Sull’Ucraina, al sacrosanto dovere di assistere questo paese dall’invasione russa, non si sono sentite parole volte a cercare (non è facile, lo sappiamo) vie nuove per la diplomazia e il negoziato. Oppure all’incoraggiamento, almeno quello, a imprimere alla politica estera europea una più forte ed autorevole capacità di iniziativa. Non è competenza diretta di Ursula von der Leyen, ma è suo dovere indicare proposte capaci di superare le divisioni esistenti tra i 27 Stati membri. Stessa cosa per quanto riguarda la drammatica situazione a Gaza e le immagini sconvolgenti che vediamo ogni giorno. Certo non sono mancate parole di riprovazione per quello che succede, ma niente o quasi, si è detto (o si sta facendo) per interrompere il massacro della popolazione civile. Blande sanzioni verso Israele e i suoi ministri sono state annunciate (ma dovranno passare al vaglio del Consiglio per essere effettive).

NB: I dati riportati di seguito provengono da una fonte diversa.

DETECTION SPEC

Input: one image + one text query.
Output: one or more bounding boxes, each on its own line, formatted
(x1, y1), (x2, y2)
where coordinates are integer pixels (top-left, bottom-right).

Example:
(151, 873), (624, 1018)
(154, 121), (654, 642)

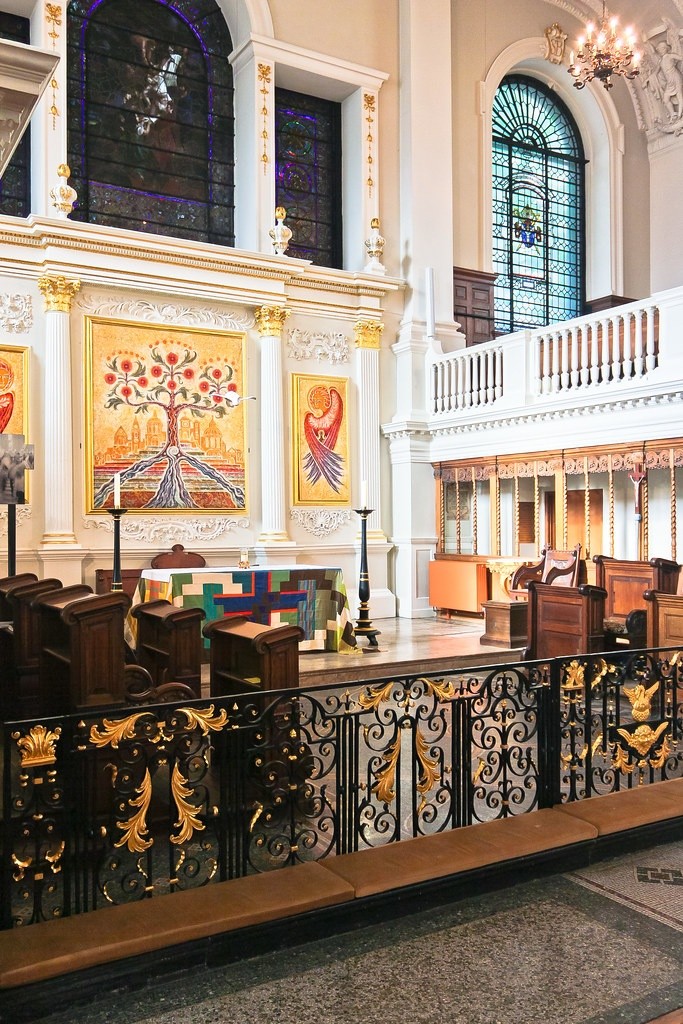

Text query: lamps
(568, 0), (641, 91)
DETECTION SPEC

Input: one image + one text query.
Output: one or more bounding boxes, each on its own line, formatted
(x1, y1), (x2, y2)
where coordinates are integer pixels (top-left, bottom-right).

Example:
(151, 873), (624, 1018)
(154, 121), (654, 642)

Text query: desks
(124, 564), (365, 654)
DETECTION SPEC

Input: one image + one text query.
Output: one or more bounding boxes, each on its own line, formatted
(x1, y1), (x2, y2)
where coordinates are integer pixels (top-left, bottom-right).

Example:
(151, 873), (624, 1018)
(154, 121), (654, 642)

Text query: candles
(113, 472), (121, 509)
(362, 480), (368, 509)
(241, 549), (248, 562)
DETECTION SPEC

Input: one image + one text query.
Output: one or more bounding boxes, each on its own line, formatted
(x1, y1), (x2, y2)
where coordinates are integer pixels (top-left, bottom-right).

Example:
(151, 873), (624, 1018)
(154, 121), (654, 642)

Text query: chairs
(509, 545), (584, 602)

Il richiamo all’aspirazione di un continente che viva in pace, orgoglioso dei suoi valori di libertà rischia di apparire retorico di fronte ad una realtà mondiale in crisi profonda. Si fa fatica a prendere atto che sono cambiati radicalmente i punti di riferimento tradizionali. La stessa categoria di “Occidente” è messa in discussione dal crescente ruolo di quello che si chiama “Sud globale” o della realtà dei Brics che riuniscono India, Cina, Russia, Sud Africa, Arabia Saudita, e tanti altri Paesi, democrazie e autocrazie riunite dalla volontà di cambiare le relazioni internazionali eredità del sistema nato dalla seconda guerra mondiale. Di fronte a questi cambiamenti l’Europa dovrebbe, potrebbe, coltivare più forti ambizioni in ragione della sua forza economica e commerciale e dei suoi valori fondativi di pace e democrazia. A pensarci bene la questione è sul tappeto da molto tempo e, lo ripetiamo, merita ben altre ambizioni se si vuole essere protagonisti.

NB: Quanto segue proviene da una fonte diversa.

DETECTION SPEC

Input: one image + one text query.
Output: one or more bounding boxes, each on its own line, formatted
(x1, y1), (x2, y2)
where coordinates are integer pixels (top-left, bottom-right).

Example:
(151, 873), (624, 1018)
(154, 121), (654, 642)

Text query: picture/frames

La questione del riarmo resta nazionale

Un’Europa più indipendente sui temi della sicurezza e della difesa non potrà fare affidamento pieno sugli Stati Uniti guidati da Donald Trump. Il riferimento è alla Nato. Ma allora sarebbe stato più utile parlare di quella che già tempo fa fu definita la creazione di un “pilastro europeo della Nato”, facendo crescere un’Europa della Difesa comune. Invece le proposte recenti di Re-Arm, poi diventate Readiness 2030, puntano a una più esasperata nazionalizzazione in questo campo con il rischio di impiegare (e sprecare) ingenti risorse senza raggiungere l’obiettivo di una vera “difesa comune”. Eppure basterebbero serie misure di armonizzazione tra i vari Stati per raggiungere un risultato che non comporterebbe necessariamente un drastico aumento delle spese militari come prospettato (fino a 800 miliardi euro). Un esempio su questa strada è solo il programma Safe, pronto a fornire 150 miliardi di euro per acquisti congiunti.

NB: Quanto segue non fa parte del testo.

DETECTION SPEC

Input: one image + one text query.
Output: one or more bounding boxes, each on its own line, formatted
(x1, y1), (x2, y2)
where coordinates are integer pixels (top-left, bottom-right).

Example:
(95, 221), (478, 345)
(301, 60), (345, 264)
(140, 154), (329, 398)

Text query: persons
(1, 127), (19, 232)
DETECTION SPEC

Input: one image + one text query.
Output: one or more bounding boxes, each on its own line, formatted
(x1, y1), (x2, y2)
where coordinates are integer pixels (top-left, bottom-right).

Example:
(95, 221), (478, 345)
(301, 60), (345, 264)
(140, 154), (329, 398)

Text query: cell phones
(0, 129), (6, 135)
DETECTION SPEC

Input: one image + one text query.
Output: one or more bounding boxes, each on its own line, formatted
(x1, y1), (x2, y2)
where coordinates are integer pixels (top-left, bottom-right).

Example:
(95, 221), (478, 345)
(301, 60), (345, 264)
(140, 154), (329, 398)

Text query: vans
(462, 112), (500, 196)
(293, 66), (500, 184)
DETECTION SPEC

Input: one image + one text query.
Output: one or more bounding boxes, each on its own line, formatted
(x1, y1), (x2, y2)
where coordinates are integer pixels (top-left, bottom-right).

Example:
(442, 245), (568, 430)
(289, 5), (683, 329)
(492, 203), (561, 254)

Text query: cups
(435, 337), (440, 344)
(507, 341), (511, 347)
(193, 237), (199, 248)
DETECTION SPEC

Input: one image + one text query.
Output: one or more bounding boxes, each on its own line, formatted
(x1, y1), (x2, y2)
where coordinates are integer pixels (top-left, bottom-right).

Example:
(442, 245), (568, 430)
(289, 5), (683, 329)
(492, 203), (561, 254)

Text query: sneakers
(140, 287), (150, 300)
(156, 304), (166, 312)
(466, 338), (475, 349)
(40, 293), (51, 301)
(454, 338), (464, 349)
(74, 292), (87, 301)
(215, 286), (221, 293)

“L’Europa è in grado di affrontare questa lotta? È abbastanza unita e consapevole dell’urgenza?”, si è chiesto la Presidente. A queste domande devono rispondere gli Stati membri e le istituzioni europee chiamando in causa la loro capacità di maggiore unità.

Non è mancato, nel discorso, un riferimento ai futuri allargamenti dell’Unione stessa. Se ne parla perché la promessa ai Paesi candidati, e qualche cosa di più attraverso negoziati preliminari, è stata fatta. Un’Unione più ampia e più forte può costituire una garanzia di sicurezza per il Continente. Non c’è dubbio che il futuro dell’Ucraina, della Moldova e dei Balcani occidentali è nell’Unione.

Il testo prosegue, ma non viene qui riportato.